2021 BFA Exhibition, Interior Architecture Department
Meet our 2021 Graduates
KYRA DEL MORAL
Kyra Del Moral has always had a passion for snowboarding, and considered it to a career path earlier in her life. She recently discovered a beautiful merriment that film and snow sports can share, with a discovery of the many waiting to be told about the dedication, passion, and sacrifice that goes into these grand adventures. She grew up in Kirkland, Washington, and spent a lot of time in the mountains of Skykomish. These mountains were her home away from home. With this documentary she hopes to motivate a journey beyond college, finding a way to finally merge her two passions, filmmaking, and snowboarding. Her website introduces her in more detail.
Isaac Evans was born and raised in Lafayette, California, and often finds himself interested in things that make us human: our dreams, our delusions, and the indescribable details that make up each waking moment of our lives. My thesis film is inspired by all young people’s struggle to find meaning in the modern world, and the predatory forces that look to take advantage of our hunger for answers.
Zaryion Netzner grew up in Oceanside California and moved to Oakland, Oregon with his family after graduating from high school. It was in high school that he developed passion for filmmaking and storytelling, finding his voice as a filmmaker for the past 4 years. He hopes to take what he has learned and continue to tell stories through his films after graduation.
Colbe Schicatano was born and raised in Arizona before moving to Portland, OR where he first discovered his love for filmmaking.
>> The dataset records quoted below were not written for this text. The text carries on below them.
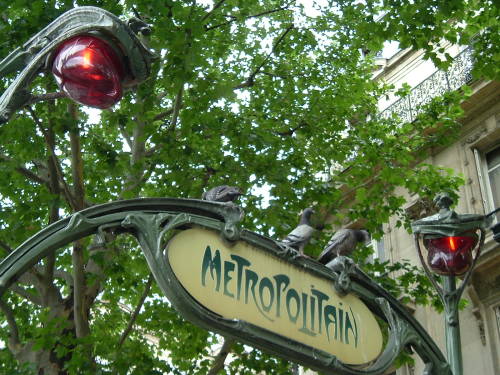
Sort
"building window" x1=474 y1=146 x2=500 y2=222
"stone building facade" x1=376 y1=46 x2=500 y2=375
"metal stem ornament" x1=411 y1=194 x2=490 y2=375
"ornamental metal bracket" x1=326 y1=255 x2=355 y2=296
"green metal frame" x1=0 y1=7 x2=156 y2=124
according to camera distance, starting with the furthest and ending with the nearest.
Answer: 1. "building window" x1=474 y1=146 x2=500 y2=222
2. "stone building facade" x1=376 y1=46 x2=500 y2=375
3. "metal stem ornament" x1=411 y1=194 x2=490 y2=375
4. "ornamental metal bracket" x1=326 y1=255 x2=355 y2=296
5. "green metal frame" x1=0 y1=7 x2=156 y2=124

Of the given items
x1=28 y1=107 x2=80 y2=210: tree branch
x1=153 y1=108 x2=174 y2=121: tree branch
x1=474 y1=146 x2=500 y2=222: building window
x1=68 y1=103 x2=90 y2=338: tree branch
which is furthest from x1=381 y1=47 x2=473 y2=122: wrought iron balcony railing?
x1=28 y1=107 x2=80 y2=210: tree branch

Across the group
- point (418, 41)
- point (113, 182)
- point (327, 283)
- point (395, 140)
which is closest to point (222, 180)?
point (113, 182)

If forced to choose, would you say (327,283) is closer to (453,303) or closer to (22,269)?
(22,269)

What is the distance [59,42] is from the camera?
11.1 ft

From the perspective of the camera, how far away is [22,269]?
291 cm

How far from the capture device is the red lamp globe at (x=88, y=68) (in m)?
3.34

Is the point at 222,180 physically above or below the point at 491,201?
below

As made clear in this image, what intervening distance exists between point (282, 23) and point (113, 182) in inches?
214

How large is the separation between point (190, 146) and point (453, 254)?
6992 mm

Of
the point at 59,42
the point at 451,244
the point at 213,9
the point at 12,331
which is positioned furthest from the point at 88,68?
the point at 213,9

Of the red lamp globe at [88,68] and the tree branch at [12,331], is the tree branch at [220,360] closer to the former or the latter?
the tree branch at [12,331]

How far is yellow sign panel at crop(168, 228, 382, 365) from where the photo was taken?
3.08 metres

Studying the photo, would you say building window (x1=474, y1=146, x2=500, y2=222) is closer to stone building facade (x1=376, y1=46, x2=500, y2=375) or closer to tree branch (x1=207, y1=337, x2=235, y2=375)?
stone building facade (x1=376, y1=46, x2=500, y2=375)

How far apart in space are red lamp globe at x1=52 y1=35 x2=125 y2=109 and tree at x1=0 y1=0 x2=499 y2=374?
16.1 ft
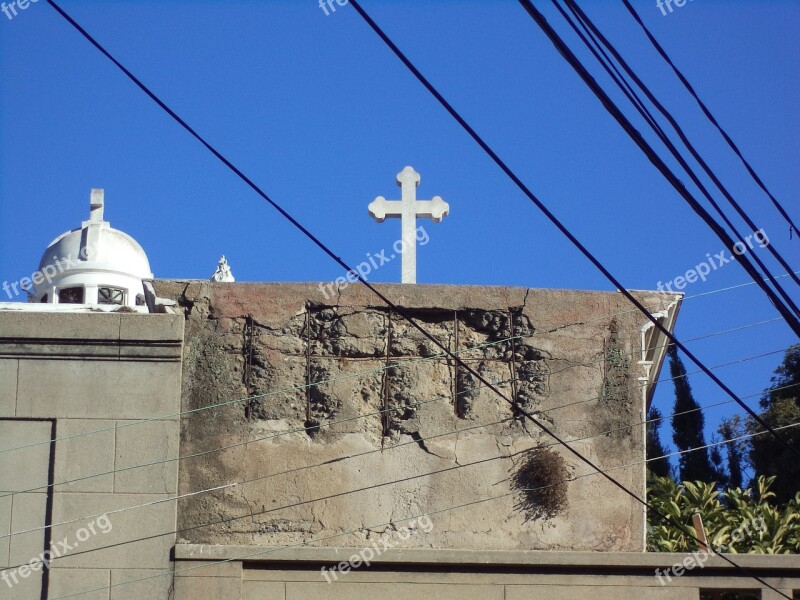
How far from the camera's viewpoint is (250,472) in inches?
478

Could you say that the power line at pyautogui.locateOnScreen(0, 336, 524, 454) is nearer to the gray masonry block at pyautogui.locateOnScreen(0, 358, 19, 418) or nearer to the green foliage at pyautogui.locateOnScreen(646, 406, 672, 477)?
the gray masonry block at pyautogui.locateOnScreen(0, 358, 19, 418)

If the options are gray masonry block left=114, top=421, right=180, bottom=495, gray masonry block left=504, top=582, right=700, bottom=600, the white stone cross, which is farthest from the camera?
the white stone cross

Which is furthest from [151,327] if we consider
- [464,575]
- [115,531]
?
[464,575]

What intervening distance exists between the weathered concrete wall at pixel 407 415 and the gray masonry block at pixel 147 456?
0.45 ft

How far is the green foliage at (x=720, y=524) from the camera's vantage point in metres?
13.2

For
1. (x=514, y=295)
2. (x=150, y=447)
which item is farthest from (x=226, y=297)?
(x=514, y=295)

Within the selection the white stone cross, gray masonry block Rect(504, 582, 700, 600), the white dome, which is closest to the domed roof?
the white dome

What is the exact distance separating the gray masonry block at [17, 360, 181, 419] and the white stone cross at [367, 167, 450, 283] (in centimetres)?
293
His studies have led him to an interest in shedding light on social issues through satirical and surrealist lenses. Set design and prop-making are a particular joys of his and play important roles in his Senior Thesis film.
Jacob Sloniker is an emerging writer-director (with a keen interest in cinematography) who is looking to help amplify 21st-century voices through a level of intimacy that he feels can only be achieved by the camera. During quarantine he found himself studying many social media platforms, puzzled by praise for people living seemingly unchanged lives, and he started to think about the link between insecurity and the feelings of inadequacy and the interconnectedness that new kinds of technology promote.
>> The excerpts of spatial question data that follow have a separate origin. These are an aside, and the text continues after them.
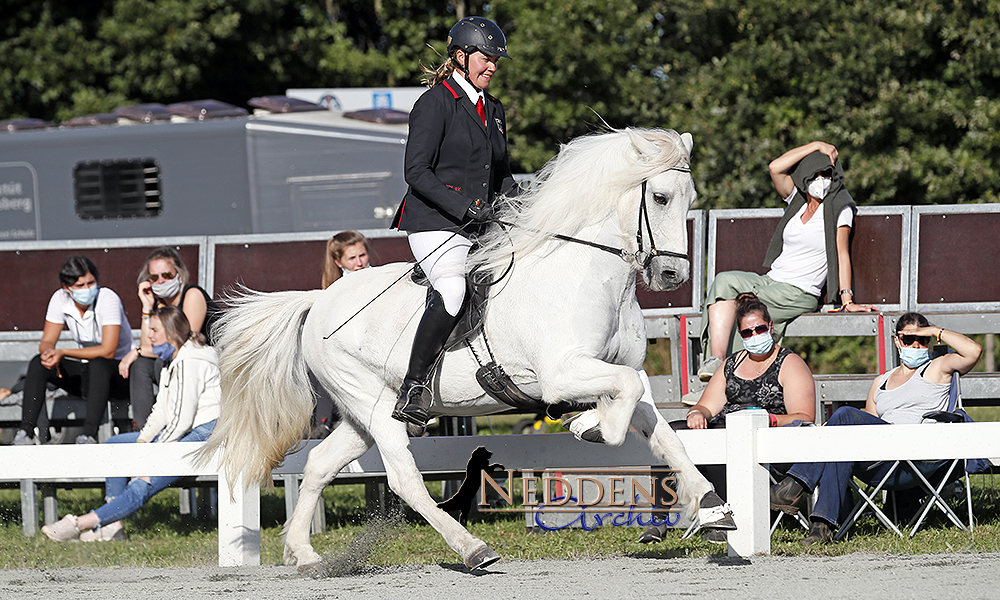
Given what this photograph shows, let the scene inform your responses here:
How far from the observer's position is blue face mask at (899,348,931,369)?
6812 millimetres

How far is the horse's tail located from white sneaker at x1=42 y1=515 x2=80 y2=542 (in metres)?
1.84

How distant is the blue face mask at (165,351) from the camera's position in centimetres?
825

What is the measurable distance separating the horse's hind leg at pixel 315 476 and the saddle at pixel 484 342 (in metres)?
0.92

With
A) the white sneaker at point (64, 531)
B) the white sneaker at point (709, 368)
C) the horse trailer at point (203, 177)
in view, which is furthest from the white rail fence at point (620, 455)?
the horse trailer at point (203, 177)

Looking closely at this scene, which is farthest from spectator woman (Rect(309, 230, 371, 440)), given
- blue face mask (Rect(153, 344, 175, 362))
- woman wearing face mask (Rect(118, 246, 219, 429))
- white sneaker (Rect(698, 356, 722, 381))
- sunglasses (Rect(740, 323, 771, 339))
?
sunglasses (Rect(740, 323, 771, 339))

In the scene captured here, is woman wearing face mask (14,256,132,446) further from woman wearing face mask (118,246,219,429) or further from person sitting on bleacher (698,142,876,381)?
person sitting on bleacher (698,142,876,381)

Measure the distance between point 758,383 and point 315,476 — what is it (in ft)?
8.82

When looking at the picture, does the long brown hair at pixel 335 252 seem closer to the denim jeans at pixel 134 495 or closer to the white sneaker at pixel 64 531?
the denim jeans at pixel 134 495

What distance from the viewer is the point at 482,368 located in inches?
217

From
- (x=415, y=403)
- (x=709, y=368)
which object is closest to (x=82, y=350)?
(x=415, y=403)

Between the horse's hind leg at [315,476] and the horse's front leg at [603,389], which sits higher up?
the horse's front leg at [603,389]

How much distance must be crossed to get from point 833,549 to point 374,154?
838 centimetres

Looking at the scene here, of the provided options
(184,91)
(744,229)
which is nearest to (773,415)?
(744,229)

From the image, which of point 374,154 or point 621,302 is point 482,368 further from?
point 374,154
To Those Who Ride: Wildheart is the first film in a series of documentaries focused on sharing the experiences of womxn who snowboard. The Wildheart chapter explores the experiences of Kya Granum, a passionate snowboarder who dedicates upwards of eighty days of their year to the sport. Kya shares her journey of returning to the mountains after several years of isolation through memories, journal entries, and most importantly riding.
Krya Del Moral
Callsign is the story of a young man looking for purpose. After having a strange premonition, Anthony, isolates himself in a secluded cabin in an attempt to develop his psychic abilities. His only company is the self-help guru playing from his radio, Sister Abbot, who promises untold power if he can only believe in himself enough.
Emperor’s Finest is a fan film set in the grimdark science fiction setting of the Warhammer 40,000 galaxy. In this 1917-inspired short two lost soldiers from different backgrounds attempt to reach safety while being stalked by dangerous enemies. This was a passion project I developed over the course of the semester and I am excited to share it with an audience.
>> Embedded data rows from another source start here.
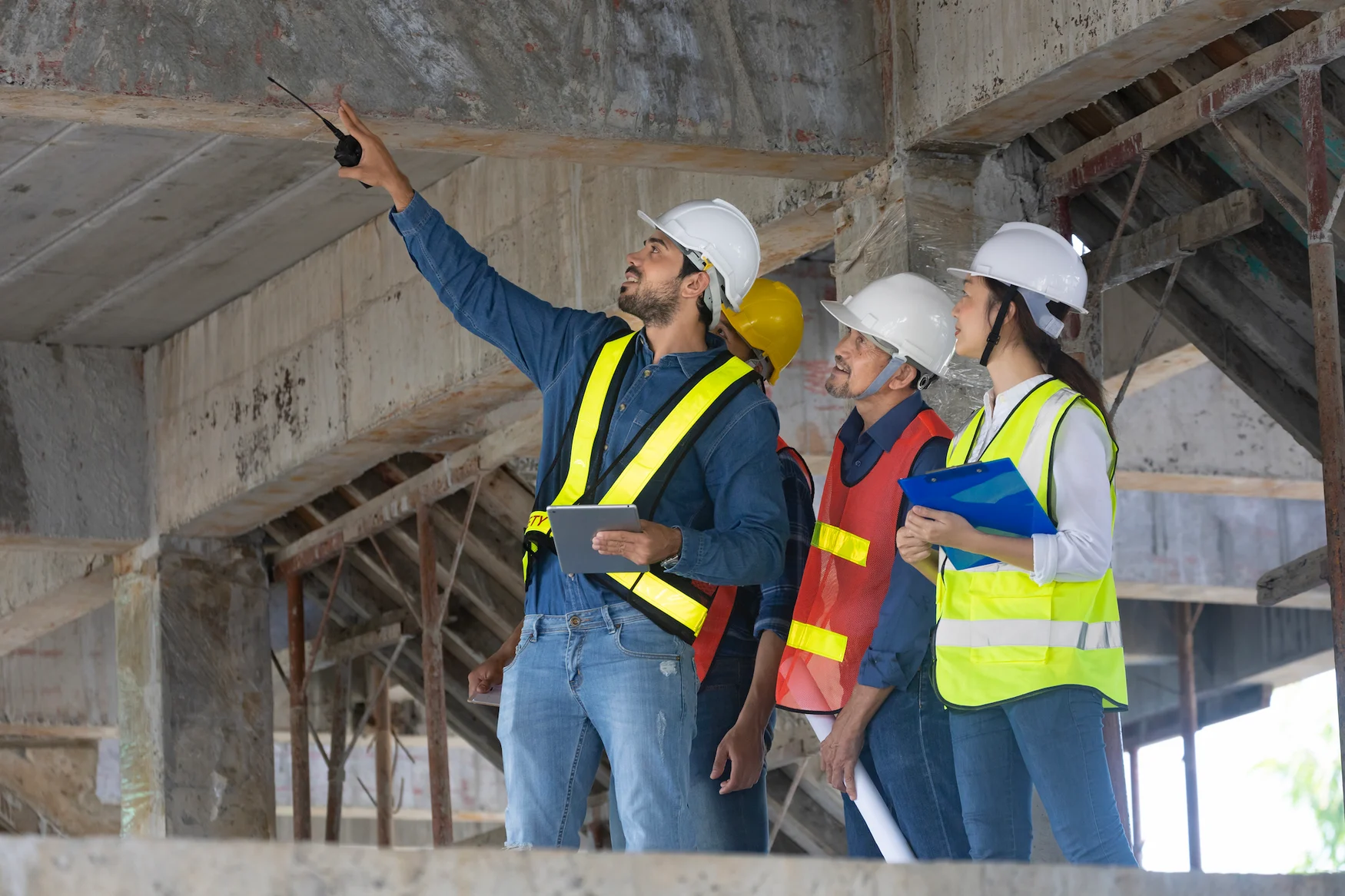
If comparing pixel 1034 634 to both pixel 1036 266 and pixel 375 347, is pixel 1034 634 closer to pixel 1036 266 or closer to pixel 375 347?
pixel 1036 266

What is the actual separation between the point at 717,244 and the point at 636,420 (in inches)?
24.4

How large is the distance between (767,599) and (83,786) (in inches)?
556

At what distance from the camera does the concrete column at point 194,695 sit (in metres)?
11.6

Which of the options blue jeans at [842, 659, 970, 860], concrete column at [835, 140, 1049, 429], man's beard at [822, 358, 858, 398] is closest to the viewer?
blue jeans at [842, 659, 970, 860]

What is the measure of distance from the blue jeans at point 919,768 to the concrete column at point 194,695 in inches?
296

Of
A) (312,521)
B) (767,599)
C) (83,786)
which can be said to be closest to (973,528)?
(767,599)

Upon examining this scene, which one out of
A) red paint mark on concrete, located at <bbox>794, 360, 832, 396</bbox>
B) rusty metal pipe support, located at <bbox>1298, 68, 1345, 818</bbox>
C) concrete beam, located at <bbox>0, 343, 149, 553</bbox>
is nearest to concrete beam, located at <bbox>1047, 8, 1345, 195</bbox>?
rusty metal pipe support, located at <bbox>1298, 68, 1345, 818</bbox>

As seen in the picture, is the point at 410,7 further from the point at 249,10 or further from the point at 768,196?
the point at 768,196

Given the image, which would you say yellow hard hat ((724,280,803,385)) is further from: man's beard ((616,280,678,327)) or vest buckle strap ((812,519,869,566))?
man's beard ((616,280,678,327))

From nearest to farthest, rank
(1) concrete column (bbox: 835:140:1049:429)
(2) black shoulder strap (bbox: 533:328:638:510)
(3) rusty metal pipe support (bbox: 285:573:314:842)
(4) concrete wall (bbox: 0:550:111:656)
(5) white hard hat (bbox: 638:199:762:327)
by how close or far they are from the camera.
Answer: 1. (2) black shoulder strap (bbox: 533:328:638:510)
2. (5) white hard hat (bbox: 638:199:762:327)
3. (1) concrete column (bbox: 835:140:1049:429)
4. (3) rusty metal pipe support (bbox: 285:573:314:842)
5. (4) concrete wall (bbox: 0:550:111:656)

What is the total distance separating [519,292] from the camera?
4910 millimetres

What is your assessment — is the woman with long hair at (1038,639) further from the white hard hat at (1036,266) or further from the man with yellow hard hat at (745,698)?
the man with yellow hard hat at (745,698)

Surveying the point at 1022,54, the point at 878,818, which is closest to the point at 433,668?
the point at 1022,54

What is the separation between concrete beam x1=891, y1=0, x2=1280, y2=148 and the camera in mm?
5875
Bumber Monkey follows a young man caught halfway between a midlife crisis and having just been thrust into the throes of early adulthood. Despite doing everything in his power to maintain the dazzling veneer of youth, even going as far as to create his very own “Neverland Ranch” of sorts, he must face certain harsh realities in his life. Much to his chagrin, the indifferent hand of time continues to wear down his delusions in difficult and often uncomfortable ways. Camden Lozboy will have no choice but to work through the many growing pains he’s been trying to avoid all this time.
Rook is an exploration of what internalized masculinity could look like if manipulated and distorted through the kind of alpha-centric media young men consume and external consumeristic forces that seek to capitalize on an individual’s inadequacies. We follow a young man named Lin who is experiencing agoraphobia induced by insecurity he has developed through the consumption of hyper-masculine presences online. Lin is not that kind of man. This culminates in his installing a cutting-edge security system powered by a home-management AI unit known as Jo, who promises to “keep your windows and doors locked tight” so Lin can maintain his might. Lin’s insecurity only skyrockets after he begins to suspect that this AI is more man than machine.